Global perspective Human stories

Civic groups key to achieving Millennium Development Goals, UN meeting told

Civic groups key to achieving Millennium Development Goals, UN meeting told

Non-governmental organizations (NGOs) have a vital role to play in achieving the ambitious Millennium Development Goals (MDGs) of overhauling the world's social fabric by 2015, from slashing extreme poverty and hunger to cutting infant mortality to curbing major diseases, a United Nations conference was told today.

If the Goals are not met, "we all will be poorer," Secretary-General Kofi Annan told the opening session of the 57th Annual conference of the UN Department of Public Information (DPI) and NGOs which has brought together at UN Headquarters in New York 2,700 representatives form more than 700 NGOs.

The Goals are different from the unmet bold pledges of the past, Mr. Annan said in a video message. First they are measurable; second, they have unprecedented political support, with all world leaders having signed on to them and NGOs having a key role to play in sustaining that political will; and third, with requisite national action and international support, almost every country can reach the Goals by the target date.
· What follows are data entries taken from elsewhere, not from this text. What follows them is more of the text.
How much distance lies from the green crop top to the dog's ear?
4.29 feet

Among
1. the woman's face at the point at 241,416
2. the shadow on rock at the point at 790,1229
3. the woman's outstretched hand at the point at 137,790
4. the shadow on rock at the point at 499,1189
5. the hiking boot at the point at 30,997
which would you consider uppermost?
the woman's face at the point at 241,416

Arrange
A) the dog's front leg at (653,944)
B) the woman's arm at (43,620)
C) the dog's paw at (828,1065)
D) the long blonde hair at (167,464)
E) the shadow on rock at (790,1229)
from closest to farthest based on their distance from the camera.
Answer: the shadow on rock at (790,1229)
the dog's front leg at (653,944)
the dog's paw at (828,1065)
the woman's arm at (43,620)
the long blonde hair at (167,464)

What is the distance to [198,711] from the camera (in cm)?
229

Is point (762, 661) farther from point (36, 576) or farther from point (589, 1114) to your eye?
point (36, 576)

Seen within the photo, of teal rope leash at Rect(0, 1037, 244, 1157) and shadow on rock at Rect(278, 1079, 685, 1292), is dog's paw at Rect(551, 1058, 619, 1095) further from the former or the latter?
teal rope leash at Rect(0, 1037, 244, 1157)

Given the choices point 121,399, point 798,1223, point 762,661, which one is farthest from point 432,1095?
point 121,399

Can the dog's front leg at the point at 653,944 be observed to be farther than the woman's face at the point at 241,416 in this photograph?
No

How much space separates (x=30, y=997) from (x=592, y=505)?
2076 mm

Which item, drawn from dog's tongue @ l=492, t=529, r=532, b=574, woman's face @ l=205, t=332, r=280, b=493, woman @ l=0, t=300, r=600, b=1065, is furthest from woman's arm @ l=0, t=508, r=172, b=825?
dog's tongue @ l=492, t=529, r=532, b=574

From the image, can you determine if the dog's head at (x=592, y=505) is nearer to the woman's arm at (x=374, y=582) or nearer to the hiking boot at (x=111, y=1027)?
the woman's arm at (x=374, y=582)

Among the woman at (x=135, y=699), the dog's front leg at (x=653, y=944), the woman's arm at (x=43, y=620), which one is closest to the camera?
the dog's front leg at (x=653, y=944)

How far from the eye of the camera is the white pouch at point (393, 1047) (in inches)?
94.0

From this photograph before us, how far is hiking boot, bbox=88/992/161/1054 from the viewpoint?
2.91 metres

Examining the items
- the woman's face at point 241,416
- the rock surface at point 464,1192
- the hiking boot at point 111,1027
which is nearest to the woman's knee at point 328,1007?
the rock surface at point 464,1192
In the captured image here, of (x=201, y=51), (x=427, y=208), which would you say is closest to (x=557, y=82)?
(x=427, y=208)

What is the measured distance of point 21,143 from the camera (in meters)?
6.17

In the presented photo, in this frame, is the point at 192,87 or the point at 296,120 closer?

This year's three-day conference is devoted to the theme Millennium Development Goals: Civil Society Takes Action.

General Assembly President Julian R. Hunte of St. Lucia hailed the UN's partnerships with NGOs as mutually beneficial, extending the world body's global reach and helping to raise public awareness and ensure understanding of the issues before it. But he warned that to date, implementation was far from encouraging and much work remained to "right our balance sheet" and meet the targets.

Eveline Herkfens, the Secretary-General's Executive Coordinator for the MDGs campaign, said NGOs were the prime movers for change in extracting promises from governments and, through their passion and energy, trying to give a voice to the poor.

"Don't let your own government off the hook to be accountable to its own people on how your own resources are being used," she stated. Next year, governments come together to ask themselves where they are in achieving the Goals. "Don't wait, ask them that question today," she declared.

Noting the decades-long cooperation between the world body and NGOs who were indeed the "midwives of the UN," Under-Secretary-General for Communications and Public Information Shashi Tharoor told the gathering: "Have no doubt, your involvement and your commitment have a positive impact on our work and help us move closer to the lofty goals that we have set for ourselves."

For her part Renate Bloem, President of the Conference of NGOs in Consultative Relationship with the UN (CONGO), stressed that the MDGs could not be reached within the set time frame of 2015 without strong commitment and new impetus by civil society, whose input was crucial for the UN Millennium Summit of 2000 which adopted the targets.

The eight goals are: to halve the proportion of people living on less than a dollar a day and those suffering from hunger; ensure that all boys and girls complete primary school; eliminate gender disparities in primary and secondary education preferably by 2005, and at all levels by 2015; reduce by two-thirds the mortality rate among children under five; reduce by three-quarters the ratio of women dying in childbirth; halt and begin to reverse the spread of HIV/AIDS and the incidence of malaria and other major diseases; reduce by half the proportion of people without access to safe drinking water; and forge a global partnership for development.